Chapter II: Narrowed Eyes

"Bet you're wishing you had the benefits of Pre-Crime to fall back on," Stuyvesant needled Anderton next morning as Anderton checked his messages. "Then you'd be able to tell exactly who killed Samantha Bevins."

"It wasn't as easy as it sounds," Anderton replied. "We had a few misses, didn't arrive in time to stop the crime from being committed, not that I condone that system."

A message from an unfamiliar address showed in his inbox. Anderton almost deleted it, but the subject line caught his eye.

"Mr. Anderton, my visions have come back."

He opened it.

Mr. Anderton—

I know I am not allowed to contact you, but this is urgent. I have had another vision as strong as it was when I was part of Pre-Crime. A man will kill a young woman in a hotel room 102 and he will confront a young man as if to accuse him.

Perhaps this will be of use to you, or you can tell me what it means.

Agatha L.

Stuyvesant passed by his desk. "What's up, Anderton? Message from your girlfriend?"

"No, just a message from an old friend from Pre-Crime," Anderton replied, nonchalantly.
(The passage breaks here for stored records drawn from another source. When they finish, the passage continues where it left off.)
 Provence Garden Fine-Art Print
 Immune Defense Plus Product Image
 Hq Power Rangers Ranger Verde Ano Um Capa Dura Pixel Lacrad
Stuyvesant moved on; Anderton hit the "reply" button.

Agatha:

Tell me more about this vision. Call me tonight at 8.

He added his phone number and sent it.

"Hey, stop wasting time sending messages to your girlfriend!" Stuyvesant said, coming back to the desk. "You and Fletcher gotta go uptown and pay your respects to Frazer Bevins."

"I'm on it," Anderton said, shutting down the e-mail program.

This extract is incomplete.